>> begin Input data

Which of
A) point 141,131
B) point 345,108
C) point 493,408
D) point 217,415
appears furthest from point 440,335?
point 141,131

>> end Input data
>> begin Input data

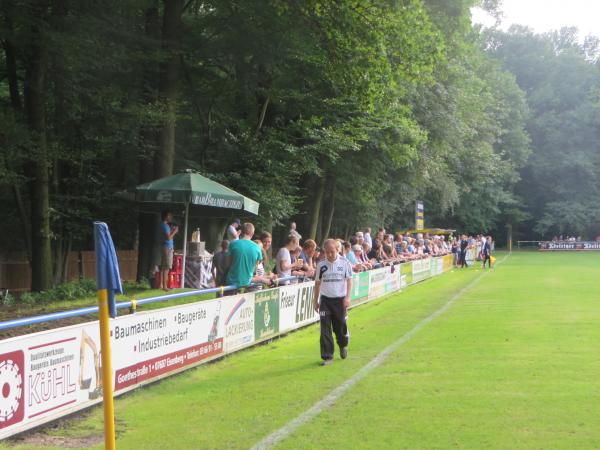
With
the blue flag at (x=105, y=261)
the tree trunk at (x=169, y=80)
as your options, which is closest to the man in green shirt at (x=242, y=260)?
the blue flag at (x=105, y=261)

>> end Input data

* Challenge
Can you gather every line of the listing above that contains the word "point" and copy each one out in full?

* Written answer
A) point 141,131
B) point 345,108
C) point 493,408
D) point 217,415
appears furthest from point 440,335?
point 141,131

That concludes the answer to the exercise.